## What you should do
Can you put each line of the data below into a JSON list of strings, one string per line, leaving out blank lines and the picture markers?

## Data for processing
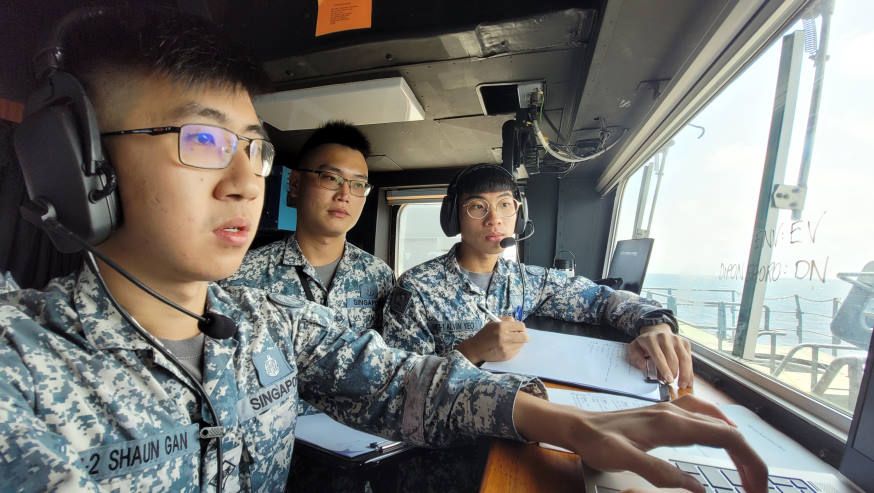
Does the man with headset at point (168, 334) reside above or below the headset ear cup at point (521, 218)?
below

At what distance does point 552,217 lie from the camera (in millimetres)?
4191

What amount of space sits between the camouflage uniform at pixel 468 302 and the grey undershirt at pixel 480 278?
32 mm

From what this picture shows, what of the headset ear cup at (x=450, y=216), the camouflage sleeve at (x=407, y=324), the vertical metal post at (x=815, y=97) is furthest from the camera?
the headset ear cup at (x=450, y=216)

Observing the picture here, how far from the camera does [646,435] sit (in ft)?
1.77

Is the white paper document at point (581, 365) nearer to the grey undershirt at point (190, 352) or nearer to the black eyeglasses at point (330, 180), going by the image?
the grey undershirt at point (190, 352)

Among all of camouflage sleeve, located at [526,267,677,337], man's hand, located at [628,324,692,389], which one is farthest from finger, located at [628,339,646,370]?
camouflage sleeve, located at [526,267,677,337]

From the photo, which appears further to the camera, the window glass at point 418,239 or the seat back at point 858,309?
the window glass at point 418,239

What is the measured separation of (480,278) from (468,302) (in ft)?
0.53

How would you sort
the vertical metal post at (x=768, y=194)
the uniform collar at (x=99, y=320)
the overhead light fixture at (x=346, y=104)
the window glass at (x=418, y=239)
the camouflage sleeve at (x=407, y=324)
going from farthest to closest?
the window glass at (x=418, y=239), the overhead light fixture at (x=346, y=104), the camouflage sleeve at (x=407, y=324), the vertical metal post at (x=768, y=194), the uniform collar at (x=99, y=320)

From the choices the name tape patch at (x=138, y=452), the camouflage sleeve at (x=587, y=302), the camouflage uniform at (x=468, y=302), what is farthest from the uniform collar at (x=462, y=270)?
the name tape patch at (x=138, y=452)

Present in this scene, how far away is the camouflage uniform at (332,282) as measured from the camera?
177 centimetres

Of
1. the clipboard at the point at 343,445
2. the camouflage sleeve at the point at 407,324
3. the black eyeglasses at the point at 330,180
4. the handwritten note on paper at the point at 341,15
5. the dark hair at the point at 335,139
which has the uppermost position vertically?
the handwritten note on paper at the point at 341,15

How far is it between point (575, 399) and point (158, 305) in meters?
0.86

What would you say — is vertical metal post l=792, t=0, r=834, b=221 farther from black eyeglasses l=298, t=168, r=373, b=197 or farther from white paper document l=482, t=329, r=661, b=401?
black eyeglasses l=298, t=168, r=373, b=197
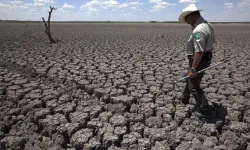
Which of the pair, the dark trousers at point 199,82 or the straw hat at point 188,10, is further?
the dark trousers at point 199,82

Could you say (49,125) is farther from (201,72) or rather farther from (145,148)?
(201,72)

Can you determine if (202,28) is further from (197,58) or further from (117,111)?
(117,111)

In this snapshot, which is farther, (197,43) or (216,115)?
(216,115)

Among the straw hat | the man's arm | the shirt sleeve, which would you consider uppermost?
the straw hat

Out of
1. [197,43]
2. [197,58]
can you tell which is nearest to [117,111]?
[197,58]

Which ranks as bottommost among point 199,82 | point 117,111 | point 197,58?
point 117,111

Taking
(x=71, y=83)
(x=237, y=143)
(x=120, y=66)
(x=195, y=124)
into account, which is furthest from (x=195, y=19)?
(x=120, y=66)

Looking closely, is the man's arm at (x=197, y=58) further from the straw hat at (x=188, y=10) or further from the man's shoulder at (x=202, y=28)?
the straw hat at (x=188, y=10)

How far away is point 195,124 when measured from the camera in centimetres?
277

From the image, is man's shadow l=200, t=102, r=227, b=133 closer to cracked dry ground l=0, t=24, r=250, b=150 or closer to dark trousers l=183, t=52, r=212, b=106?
cracked dry ground l=0, t=24, r=250, b=150

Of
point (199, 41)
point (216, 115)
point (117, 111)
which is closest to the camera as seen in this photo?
point (199, 41)

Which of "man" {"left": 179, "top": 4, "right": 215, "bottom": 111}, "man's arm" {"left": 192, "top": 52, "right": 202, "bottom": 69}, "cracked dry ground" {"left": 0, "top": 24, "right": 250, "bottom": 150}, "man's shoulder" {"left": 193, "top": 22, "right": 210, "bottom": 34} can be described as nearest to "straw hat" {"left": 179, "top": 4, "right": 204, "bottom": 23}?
"man" {"left": 179, "top": 4, "right": 215, "bottom": 111}

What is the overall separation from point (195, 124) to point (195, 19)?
1.36 m

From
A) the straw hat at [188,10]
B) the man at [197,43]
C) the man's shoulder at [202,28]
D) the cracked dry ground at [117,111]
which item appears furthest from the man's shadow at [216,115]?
the straw hat at [188,10]
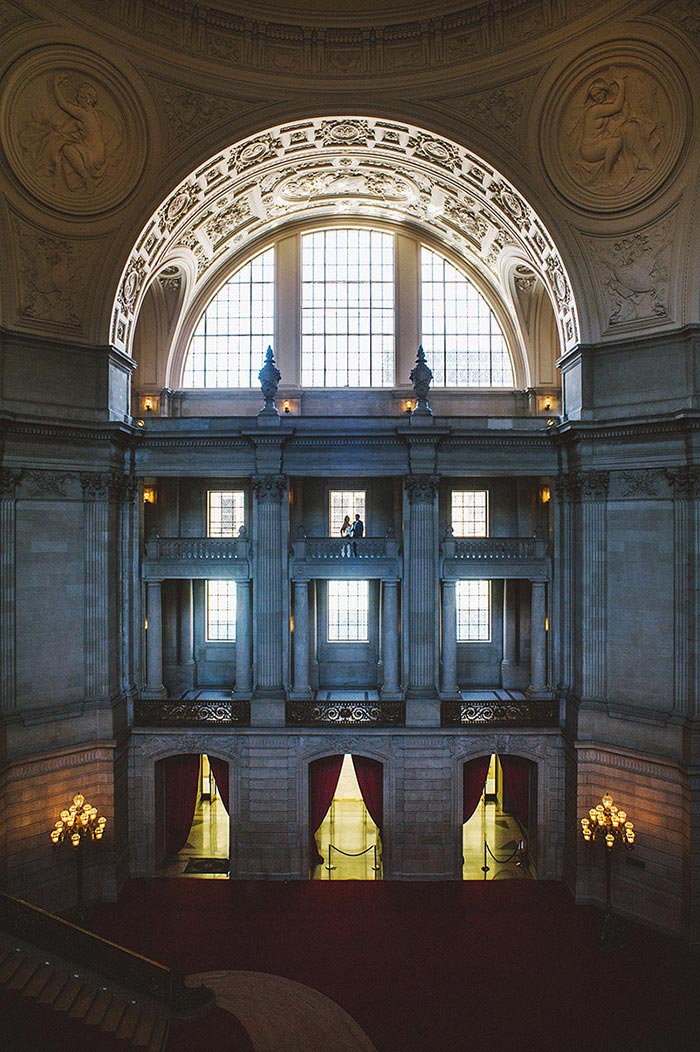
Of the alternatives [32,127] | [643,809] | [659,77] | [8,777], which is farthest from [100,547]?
[659,77]

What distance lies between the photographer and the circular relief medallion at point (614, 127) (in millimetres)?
16078

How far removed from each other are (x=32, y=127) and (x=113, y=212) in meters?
2.50

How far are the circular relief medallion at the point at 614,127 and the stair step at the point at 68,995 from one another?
21555 mm

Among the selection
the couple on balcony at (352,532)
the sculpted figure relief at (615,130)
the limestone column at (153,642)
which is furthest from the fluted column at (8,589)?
the sculpted figure relief at (615,130)

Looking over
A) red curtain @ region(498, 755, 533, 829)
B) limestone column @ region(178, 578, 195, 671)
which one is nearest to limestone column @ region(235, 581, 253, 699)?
limestone column @ region(178, 578, 195, 671)

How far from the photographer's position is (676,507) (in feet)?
54.0

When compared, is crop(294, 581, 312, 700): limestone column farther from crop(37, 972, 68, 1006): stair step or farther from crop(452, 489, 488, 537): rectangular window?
crop(37, 972, 68, 1006): stair step

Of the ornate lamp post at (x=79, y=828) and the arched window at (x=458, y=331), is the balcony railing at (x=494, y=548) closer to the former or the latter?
the arched window at (x=458, y=331)

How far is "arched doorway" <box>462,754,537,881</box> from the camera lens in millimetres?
18969

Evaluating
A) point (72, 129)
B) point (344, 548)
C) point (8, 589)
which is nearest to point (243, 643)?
point (344, 548)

## Result below
[
  "Does the man with headset at point (168, 334) reside above or below the headset ear cup at point (521, 218)?",
  "below",
  "At what distance does point 552,217 lie from the camera (in millimetres)?",
  "4191",
  "What amount of space sits between the camouflage uniform at pixel 468 302 and the grey undershirt at pixel 480 278?",
  "32 mm",
  "From what this picture shows, what of the headset ear cup at (x=450, y=216), the camouflage sleeve at (x=407, y=324), the vertical metal post at (x=815, y=97) is furthest from the camera?",
  "the headset ear cup at (x=450, y=216)",
  "Observing the picture here, how far from the camera does [646,435] sit (in ft)?",
  "1.77",
  "Is the white paper document at point (581, 365) nearer to the grey undershirt at point (190, 352) or nearer to the black eyeglasses at point (330, 180), going by the image?",
  "the grey undershirt at point (190, 352)",
  "Among all of camouflage sleeve, located at [526,267,677,337], man's hand, located at [628,324,692,389], which one is farthest from finger, located at [628,339,646,370]?",
  "camouflage sleeve, located at [526,267,677,337]",
  "From the photo, which appears further to the camera, the window glass at point 418,239 or the seat back at point 858,309?",
  "the window glass at point 418,239",
  "What is the measured separation of (480,278) from (468,302) (in ft)?",
  "0.53",
  "How would you sort",
  "the vertical metal post at (x=768, y=194)",
  "the uniform collar at (x=99, y=320)",
  "the overhead light fixture at (x=346, y=104)",
  "the window glass at (x=418, y=239)",
  "the camouflage sleeve at (x=407, y=324)",
  "going from farthest to closest?",
  "the window glass at (x=418, y=239), the overhead light fixture at (x=346, y=104), the camouflage sleeve at (x=407, y=324), the vertical metal post at (x=768, y=194), the uniform collar at (x=99, y=320)",
  "From the choices the name tape patch at (x=138, y=452), the camouflage sleeve at (x=587, y=302), the camouflage uniform at (x=468, y=302), what is farthest from the uniform collar at (x=462, y=270)?",
  "the name tape patch at (x=138, y=452)",
  "Present in this scene, how far away is the camouflage uniform at (332,282) as measured from the camera?",
  "177 centimetres",
  "Of",
  "1. the clipboard at the point at 343,445",
  "2. the camouflage sleeve at the point at 407,324",
  "3. the black eyeglasses at the point at 330,180",
  "4. the handwritten note on paper at the point at 341,15",
  "5. the dark hair at the point at 335,139",
  "which has the uppermost position vertically?",
  "the handwritten note on paper at the point at 341,15",
  "How far is it between point (575, 399) and point (158, 305) in meters?",
  "0.86",
  "What would you say — is vertical metal post l=792, t=0, r=834, b=221 farther from black eyeglasses l=298, t=168, r=373, b=197 or farther from white paper document l=482, t=329, r=661, b=401?",
  "black eyeglasses l=298, t=168, r=373, b=197",
  "Which of the pair, the dark trousers at point 199,82 or the straw hat at point 188,10, is further?",
  "the dark trousers at point 199,82",
  "Could you say (49,125) is farther from (201,72) or rather farther from (145,148)?",
  "(201,72)",
  "Can you determine if (202,28) is further from (197,58) or further from (117,111)?",
  "(117,111)",
  "In this snapshot, which is farther, (197,43) or (216,115)?",
  "(216,115)",
  "Among the straw hat | the man's arm | the shirt sleeve, which would you consider uppermost?",
  "the straw hat",
  "Out of",
  "1. [197,43]",
  "2. [197,58]",
  "can you tell which is nearest to [117,111]?",
  "[197,58]",
  "Which ranks as bottommost among point 199,82 | point 117,111 | point 197,58?",
  "point 117,111",
  "Taking",
  "(x=71, y=83)",
  "(x=237, y=143)",
  "(x=120, y=66)",
  "(x=195, y=124)",
  "into account, which is furthest from (x=195, y=19)?",
  "(x=120, y=66)",
  "Looking closely, is the man's arm at (x=197, y=58) further from the straw hat at (x=188, y=10) or further from the man's shoulder at (x=202, y=28)?",
  "the straw hat at (x=188, y=10)",
  "How far away is point 195,124 when measured from the camera in centimetres?",
  "277",
  "From the image, is man's shadow l=200, t=102, r=227, b=133 closer to cracked dry ground l=0, t=24, r=250, b=150 or closer to dark trousers l=183, t=52, r=212, b=106?",
  "cracked dry ground l=0, t=24, r=250, b=150",
  "Of",
  "point (199, 41)",
  "point (216, 115)",
  "point (117, 111)",
  "which is closest to the camera as seen in this photo?",
  "point (199, 41)",
  "Which of \"man\" {\"left\": 179, \"top\": 4, \"right\": 215, \"bottom\": 111}, \"man's arm\" {\"left\": 192, \"top\": 52, \"right\": 202, \"bottom\": 69}, \"cracked dry ground\" {\"left\": 0, \"top\": 24, \"right\": 250, \"bottom\": 150}, \"man's shoulder\" {\"left\": 193, \"top\": 22, \"right\": 210, \"bottom\": 34} can be described as nearest to \"straw hat\" {\"left\": 179, \"top\": 4, \"right\": 204, \"bottom\": 23}?",
  "\"man\" {\"left\": 179, \"top\": 4, \"right\": 215, \"bottom\": 111}",
  "What is the overall separation from point (195, 124) to point (195, 19)?",
  "1.36 m",
  "From",
  "A) the straw hat at [188,10]",
  "B) the man at [197,43]",
  "C) the man's shoulder at [202,28]",
  "D) the cracked dry ground at [117,111]",
  "which item appears furthest from the man's shadow at [216,115]?",
  "the straw hat at [188,10]",
  "Of the alternatives [32,127] | [643,809] | [659,77] | [8,777], which is farthest from [100,547]?",
  "[659,77]",
  "What distance lies between the photographer and the circular relief medallion at point (614, 127) (in millimetres)?",
  "16078",
  "How far removed from each other are (x=32, y=127) and (x=113, y=212) in meters?",
  "2.50",
  "How far are the circular relief medallion at the point at 614,127 and the stair step at the point at 68,995 from one another?",
  "21555 mm",
  "Among the selection",
  "the couple on balcony at (352,532)",
  "the sculpted figure relief at (615,130)",
  "the limestone column at (153,642)",
  "which is furthest from the fluted column at (8,589)?",
  "the sculpted figure relief at (615,130)",
  "Looking over",
  "A) red curtain @ region(498, 755, 533, 829)",
  "B) limestone column @ region(178, 578, 195, 671)",
  "which one is nearest to limestone column @ region(235, 581, 253, 699)?",
  "limestone column @ region(178, 578, 195, 671)",
  "How far from the photographer's position is (676,507) (in feet)?",
  "54.0",
  "When compared, is crop(294, 581, 312, 700): limestone column farther from crop(37, 972, 68, 1006): stair step or farther from crop(452, 489, 488, 537): rectangular window?",
  "crop(37, 972, 68, 1006): stair step",
  "Of the ornate lamp post at (x=79, y=828) and the arched window at (x=458, y=331), is the balcony railing at (x=494, y=548) closer to the former or the latter?",
  "the arched window at (x=458, y=331)",
  "How far is \"arched doorway\" <box>462,754,537,881</box> from the camera lens in millimetres?",
  "18969",
  "Evaluating",
  "A) point (72, 129)",
  "B) point (344, 548)",
  "C) point (8, 589)",
  "which is nearest to point (243, 643)?",
  "point (344, 548)"
]